Intestinal deworming is a recommendation that many pet owners have heard our veterinarians discuss at wellness exams, but unfortunately it is one of the most common ones to be forgotten about!  Often during a busy veterinary appointment there are more urgent medical conditions that need to be addressed for our pets...and then once that immediate concern is resolved, we are just so happy that Fido is feeling good again that we forget about the dewormer we were going to pick up....and then another year goes by without Fido being treated!   In addition, there is a common misconception that if a pet doesn't have any big white spaghetti worms or "rice" in the stool and the dog or cat "never really goes anywhere", then they couldn't have an intestinal parasite infection....except that Fido does go on walks around the neighborhood, to the park once awhile, and of course goes out in the backyard....hmmm. 

Suddenly a light goes on and you can recall all of the various "land mines" Fido sniffed during your walk along the sidewalk yesterday or when playing ball in the park...and you remember seeing that neighborhood cat in the sandbox or in your vegetable garden... and that stray who ran through your yard last night and left a present on the lawn for you to find the next morning!  When you really stop to think about it, you realize that your pet that "never really goes anywhere" or "is only out in the backyard" may have more exposure to potentially contaminated feces or infected animals (mice and birds) than you thought!  Not only is your pet at risk for infection, but many pet owners don't realize that they themselves, can be as well.  This is because many of the common intestinal worms found in cats and dogs are zoonotic, meaning they can be transmitted to people!  

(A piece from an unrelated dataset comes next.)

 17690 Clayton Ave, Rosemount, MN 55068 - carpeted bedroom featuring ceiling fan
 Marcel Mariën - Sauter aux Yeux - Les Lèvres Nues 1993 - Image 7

Zoonotic infections aren't always related to a human directly ingesting contaminated feces (although many moms with toddlers can probably picture some backyard scenarios they would like to forget!)  Do you remember your child or grandchild playing with Fluffy's tail and then rubbing their face or eating a snack without washing their hands first? Fluffy's tail seems clean but we all know sometimes fecal material can get stuck in the fur around the business end.  Maybe that neighborhood cat who likes to spend time in your garden comes to mind when you dug up that fresh carrot, dusted it off and took a bite without washing it first...what exactly was in that little bit of dirt you just ingested?   Many times humans that are infected remain asymptomatic however in some cases, more commonly in young children, there can be serious infections involving the eyes and skin.  There have also been cases of tapeworm infections in people causing damage to numerous organs in the body such as recently portrayed in the media.  For these reasons, intestinal deworming for your pet is an important factor in public health as well.

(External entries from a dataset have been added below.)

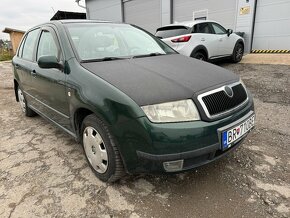 ŠKODA FÁBIA 1.4mpi benzin - 2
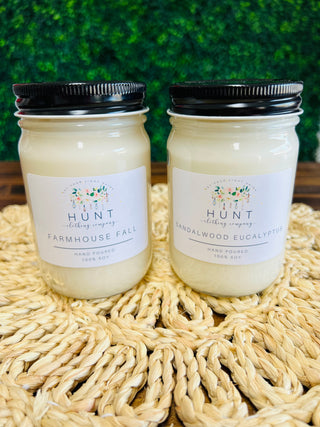 Hunt Clothing Company Candle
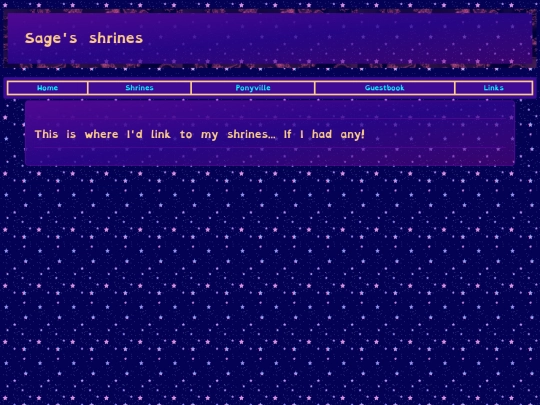 shrines screenshot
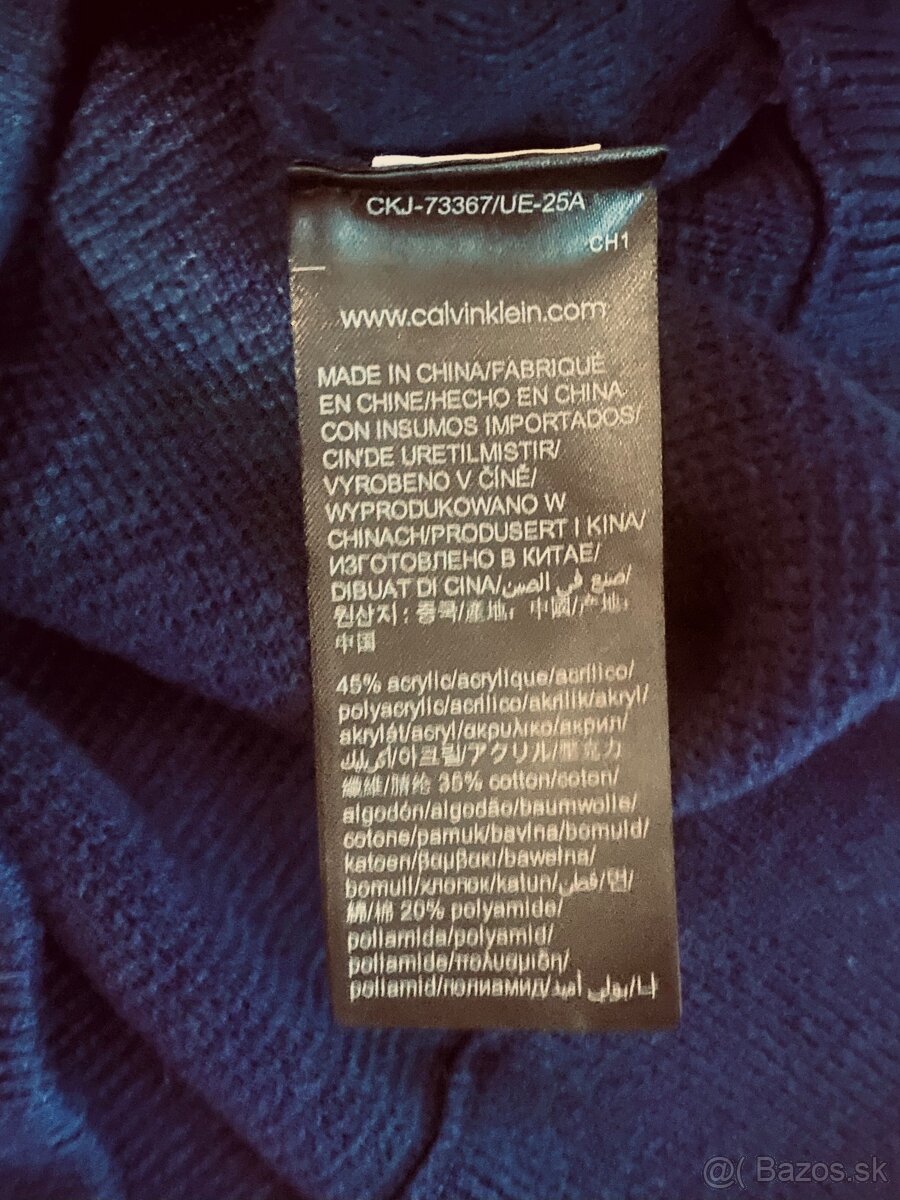 Calvin Klein sveter - 5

At Wascana Animal Hospital, our veterinarians make it a priority to discuss the importance of routine intestinal deworming.  You may have received a reminder from us for Drontal Plus if you have a dog, or Profender if you have a cat.  Have you recently adopted a new pet from a shelter? Do you have a new puppy or kitten in your home?  Does your pet go to a daycare/boarding facility or hunt in the backyard?  Do you live on a farm or acreage? Depending on your pet's exposure level, sometimes deworming is recommended annually and other times as often as monthly!  Also depending on the parasite involved and whether your pet has been dewormed previously, sometimes your pet may only need one dose of dewormer and other times they may need several doses a few weeks apart.  All dewormers are also not created equal; over-the-counter pet store "dewormers" are not comprehensive and do not treat tapeworm infections adequately.  Your veterinarian is your best source of advice for deworming information and at your next wellness exam, our veterinarians look forward to establishing a deworming protocol that works best specifically for your pet!